で。薄桃色の空間にこの色は、ミスマッチだった。うん、なんか毒々しい訳じゃないのに、嫌な組み合わせだね。
ついでに言えば、周りに漂う霧らしきものも合わせて気持ち悪い。
で、その霧は記憶っぽいんだよね。なんか、いろいろ知らない筈のことが入ってくるし……。
この記憶は、この身体のものだ。多分。
これを見て分かったことは、私はマクティ王国の第一王女、フルーリア・マクティ・エミス(愛称はフルー)で、兄は3人。内1人は双子の兄だ。
……なんでこんなにわかるかって?生まれて間もない赤ん坊に、自己紹介なんかをしまくってましたよ。そんなに自分を覚えて欲しいのかい?
多分、違うけど。推測としては、早い内に自分達を信頼させる為。理由としては、私を利用したいと思う人達の傀儡にさせない為。そういう人に王族ーーしかも、第一王女ーーがついたらいろいろヤバいしね。

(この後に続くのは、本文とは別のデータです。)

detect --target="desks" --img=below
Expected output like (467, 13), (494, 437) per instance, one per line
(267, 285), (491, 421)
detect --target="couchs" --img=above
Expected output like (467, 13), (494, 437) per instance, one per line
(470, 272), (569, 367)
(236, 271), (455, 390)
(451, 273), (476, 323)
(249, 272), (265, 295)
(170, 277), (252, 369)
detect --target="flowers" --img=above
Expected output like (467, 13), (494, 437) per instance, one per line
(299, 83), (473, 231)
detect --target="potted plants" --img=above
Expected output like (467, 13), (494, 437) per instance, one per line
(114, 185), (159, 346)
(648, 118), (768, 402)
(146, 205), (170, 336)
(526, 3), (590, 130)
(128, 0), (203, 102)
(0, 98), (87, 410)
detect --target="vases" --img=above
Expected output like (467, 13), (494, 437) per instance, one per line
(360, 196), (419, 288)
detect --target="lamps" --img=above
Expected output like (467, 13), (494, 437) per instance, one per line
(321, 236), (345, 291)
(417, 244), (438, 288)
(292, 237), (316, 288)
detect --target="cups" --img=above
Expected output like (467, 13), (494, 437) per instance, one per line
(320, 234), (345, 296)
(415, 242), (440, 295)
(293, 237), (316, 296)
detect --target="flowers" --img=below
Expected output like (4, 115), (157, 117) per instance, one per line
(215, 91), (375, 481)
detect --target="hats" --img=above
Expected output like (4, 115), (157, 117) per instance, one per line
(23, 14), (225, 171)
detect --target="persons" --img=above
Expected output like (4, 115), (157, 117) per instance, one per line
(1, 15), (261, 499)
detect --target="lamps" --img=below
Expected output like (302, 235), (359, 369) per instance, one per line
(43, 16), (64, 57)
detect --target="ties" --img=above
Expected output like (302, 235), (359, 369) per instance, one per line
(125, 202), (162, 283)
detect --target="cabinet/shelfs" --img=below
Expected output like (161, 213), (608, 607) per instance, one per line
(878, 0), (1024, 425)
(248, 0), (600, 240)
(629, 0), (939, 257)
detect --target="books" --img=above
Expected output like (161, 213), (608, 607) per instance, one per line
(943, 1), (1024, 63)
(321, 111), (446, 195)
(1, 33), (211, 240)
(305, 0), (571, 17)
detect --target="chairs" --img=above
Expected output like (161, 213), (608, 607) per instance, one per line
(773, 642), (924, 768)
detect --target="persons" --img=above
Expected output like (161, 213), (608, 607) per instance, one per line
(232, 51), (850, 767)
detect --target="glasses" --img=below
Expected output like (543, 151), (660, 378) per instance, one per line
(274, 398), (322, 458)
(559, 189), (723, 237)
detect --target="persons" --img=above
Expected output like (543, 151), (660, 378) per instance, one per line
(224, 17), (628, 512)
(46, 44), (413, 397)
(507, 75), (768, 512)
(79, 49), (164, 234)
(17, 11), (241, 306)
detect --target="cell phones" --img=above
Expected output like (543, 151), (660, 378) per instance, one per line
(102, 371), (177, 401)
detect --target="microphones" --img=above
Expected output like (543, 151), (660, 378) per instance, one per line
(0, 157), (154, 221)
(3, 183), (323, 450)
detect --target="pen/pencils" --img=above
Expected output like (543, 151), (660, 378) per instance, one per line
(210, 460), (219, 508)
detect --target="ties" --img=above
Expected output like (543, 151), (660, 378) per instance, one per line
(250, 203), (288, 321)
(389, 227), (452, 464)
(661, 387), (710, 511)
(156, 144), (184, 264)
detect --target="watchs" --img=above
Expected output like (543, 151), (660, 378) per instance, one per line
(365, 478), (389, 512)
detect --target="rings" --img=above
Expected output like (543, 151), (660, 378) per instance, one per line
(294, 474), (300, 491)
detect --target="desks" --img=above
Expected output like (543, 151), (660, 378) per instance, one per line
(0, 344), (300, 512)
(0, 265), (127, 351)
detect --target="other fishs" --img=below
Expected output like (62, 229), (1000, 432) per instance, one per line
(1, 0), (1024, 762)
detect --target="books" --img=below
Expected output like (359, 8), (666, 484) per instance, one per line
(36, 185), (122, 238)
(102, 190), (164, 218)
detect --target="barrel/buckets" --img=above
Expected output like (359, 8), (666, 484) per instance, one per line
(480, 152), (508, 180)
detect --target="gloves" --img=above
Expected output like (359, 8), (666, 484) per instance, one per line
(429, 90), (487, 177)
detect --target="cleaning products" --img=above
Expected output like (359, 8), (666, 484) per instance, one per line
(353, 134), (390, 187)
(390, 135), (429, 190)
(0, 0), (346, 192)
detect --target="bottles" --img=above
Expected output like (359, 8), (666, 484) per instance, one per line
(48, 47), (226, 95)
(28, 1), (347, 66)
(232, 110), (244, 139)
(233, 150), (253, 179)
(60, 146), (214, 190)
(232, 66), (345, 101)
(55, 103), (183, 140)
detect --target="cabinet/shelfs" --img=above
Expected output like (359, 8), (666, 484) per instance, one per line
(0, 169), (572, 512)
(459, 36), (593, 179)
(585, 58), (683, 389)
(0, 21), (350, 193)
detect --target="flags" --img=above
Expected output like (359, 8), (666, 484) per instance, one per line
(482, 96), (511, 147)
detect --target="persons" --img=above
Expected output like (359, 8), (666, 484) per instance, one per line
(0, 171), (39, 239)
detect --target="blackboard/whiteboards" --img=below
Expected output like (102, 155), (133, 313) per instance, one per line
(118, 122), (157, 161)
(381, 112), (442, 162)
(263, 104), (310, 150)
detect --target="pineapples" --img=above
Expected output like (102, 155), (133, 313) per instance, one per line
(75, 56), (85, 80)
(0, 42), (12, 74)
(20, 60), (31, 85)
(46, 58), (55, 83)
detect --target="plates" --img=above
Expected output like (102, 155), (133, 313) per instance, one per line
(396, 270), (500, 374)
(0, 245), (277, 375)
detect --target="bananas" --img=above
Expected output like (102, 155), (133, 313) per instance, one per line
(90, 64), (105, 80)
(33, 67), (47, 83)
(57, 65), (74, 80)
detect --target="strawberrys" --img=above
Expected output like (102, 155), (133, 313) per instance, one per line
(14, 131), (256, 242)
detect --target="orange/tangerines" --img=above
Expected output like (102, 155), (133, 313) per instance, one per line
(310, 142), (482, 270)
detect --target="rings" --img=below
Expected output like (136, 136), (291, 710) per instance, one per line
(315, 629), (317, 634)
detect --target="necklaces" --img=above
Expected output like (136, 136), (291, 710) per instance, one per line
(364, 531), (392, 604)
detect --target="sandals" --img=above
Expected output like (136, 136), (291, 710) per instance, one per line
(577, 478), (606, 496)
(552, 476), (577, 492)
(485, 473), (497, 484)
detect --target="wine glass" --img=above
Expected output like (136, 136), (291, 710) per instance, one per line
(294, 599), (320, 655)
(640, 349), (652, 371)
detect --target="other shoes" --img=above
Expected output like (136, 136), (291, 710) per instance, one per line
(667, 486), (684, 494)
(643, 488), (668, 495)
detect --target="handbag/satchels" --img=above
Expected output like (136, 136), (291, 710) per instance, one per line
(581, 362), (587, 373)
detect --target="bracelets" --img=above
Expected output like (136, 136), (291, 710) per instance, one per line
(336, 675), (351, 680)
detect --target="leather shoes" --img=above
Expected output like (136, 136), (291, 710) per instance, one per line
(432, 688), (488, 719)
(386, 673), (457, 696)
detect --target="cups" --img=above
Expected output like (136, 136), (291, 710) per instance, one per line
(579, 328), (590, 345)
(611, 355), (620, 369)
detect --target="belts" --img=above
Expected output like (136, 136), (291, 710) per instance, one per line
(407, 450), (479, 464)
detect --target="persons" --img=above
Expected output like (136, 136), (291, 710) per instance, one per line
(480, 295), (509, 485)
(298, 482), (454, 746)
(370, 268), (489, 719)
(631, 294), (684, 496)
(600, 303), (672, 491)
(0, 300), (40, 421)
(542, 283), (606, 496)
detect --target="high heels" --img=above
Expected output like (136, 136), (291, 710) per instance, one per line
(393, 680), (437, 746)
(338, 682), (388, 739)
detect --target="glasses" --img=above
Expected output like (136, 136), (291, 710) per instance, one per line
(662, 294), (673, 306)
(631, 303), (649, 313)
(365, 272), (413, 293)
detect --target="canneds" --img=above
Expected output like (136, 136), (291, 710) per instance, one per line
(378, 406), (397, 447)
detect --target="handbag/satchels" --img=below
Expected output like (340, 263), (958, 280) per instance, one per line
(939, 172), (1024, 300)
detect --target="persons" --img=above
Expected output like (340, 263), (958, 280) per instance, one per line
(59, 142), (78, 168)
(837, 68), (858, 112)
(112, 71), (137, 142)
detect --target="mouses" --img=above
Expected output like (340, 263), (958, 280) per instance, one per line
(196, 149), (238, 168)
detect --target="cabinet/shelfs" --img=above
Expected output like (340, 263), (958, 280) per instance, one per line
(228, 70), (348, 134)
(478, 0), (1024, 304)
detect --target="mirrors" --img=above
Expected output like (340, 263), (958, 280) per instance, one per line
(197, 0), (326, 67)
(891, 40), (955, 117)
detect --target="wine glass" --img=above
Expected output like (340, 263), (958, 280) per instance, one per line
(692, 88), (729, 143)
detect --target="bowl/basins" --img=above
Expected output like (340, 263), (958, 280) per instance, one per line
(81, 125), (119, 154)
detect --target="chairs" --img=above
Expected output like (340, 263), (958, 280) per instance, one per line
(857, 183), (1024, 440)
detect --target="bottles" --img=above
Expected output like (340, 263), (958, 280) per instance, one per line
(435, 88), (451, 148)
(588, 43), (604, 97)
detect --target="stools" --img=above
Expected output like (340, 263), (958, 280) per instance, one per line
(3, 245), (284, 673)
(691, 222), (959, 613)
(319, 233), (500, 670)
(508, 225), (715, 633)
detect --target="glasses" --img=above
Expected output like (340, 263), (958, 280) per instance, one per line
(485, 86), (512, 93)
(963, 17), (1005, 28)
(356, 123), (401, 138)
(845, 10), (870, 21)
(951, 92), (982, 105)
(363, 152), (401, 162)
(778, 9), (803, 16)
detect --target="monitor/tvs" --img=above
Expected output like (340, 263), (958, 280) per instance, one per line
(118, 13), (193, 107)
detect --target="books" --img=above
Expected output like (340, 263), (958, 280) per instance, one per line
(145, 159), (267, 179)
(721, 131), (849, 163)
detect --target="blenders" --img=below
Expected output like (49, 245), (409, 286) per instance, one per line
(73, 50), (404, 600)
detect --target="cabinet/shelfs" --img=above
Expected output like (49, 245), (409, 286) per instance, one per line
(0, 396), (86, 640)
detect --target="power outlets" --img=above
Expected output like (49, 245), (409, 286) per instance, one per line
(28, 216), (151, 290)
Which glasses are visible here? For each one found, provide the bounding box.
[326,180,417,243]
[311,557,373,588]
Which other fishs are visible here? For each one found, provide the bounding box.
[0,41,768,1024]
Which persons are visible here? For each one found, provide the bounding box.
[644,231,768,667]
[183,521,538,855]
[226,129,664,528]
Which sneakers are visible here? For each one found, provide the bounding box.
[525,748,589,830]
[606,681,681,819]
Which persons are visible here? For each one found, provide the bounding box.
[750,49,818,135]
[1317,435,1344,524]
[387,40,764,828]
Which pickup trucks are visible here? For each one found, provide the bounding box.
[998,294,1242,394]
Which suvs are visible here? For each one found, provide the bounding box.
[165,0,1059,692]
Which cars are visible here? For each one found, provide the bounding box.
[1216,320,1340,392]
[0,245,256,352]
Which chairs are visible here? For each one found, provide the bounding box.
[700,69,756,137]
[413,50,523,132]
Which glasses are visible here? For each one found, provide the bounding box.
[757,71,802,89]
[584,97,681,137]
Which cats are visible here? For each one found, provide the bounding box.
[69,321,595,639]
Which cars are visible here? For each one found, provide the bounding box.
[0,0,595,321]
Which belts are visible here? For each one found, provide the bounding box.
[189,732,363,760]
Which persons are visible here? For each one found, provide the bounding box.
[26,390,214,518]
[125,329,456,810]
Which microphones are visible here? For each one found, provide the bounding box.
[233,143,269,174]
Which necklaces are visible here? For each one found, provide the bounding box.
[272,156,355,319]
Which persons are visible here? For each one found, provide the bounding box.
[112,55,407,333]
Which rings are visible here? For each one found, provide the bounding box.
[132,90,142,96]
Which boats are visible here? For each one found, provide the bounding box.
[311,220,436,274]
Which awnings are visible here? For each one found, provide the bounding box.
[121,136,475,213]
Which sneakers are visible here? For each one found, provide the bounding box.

でも、そのおかげで助かったよ。身体が覚えた記憶はなかなか消えない筈だし。ほら、自転車に殆ど乗らないけど、前に乗れたことのある人は乗れるじゃん?それと同じだと思う。
だから、名前を1回聞いただけでーーしかも、赤ん坊ーー覚えきったら変だけど、何回も言ってるし、刷り込み効果で覚えたことになるし、問題ない筈。多分。
父はエリカス、母はリエラ。第一王子の兄はリアン、第二王子の兄はサイカ、第三王子で双子の兄はウル。
両親は国を守れるようにという建前のもと、お母様は神殿の大司祭をも凌ぐ治癒師で、お父様は近衛騎士団団長を凌ぐ魔法剣士だ。ちょ、お父様団長さんより強いとかさ。護衛対象より弱いのって辛くね?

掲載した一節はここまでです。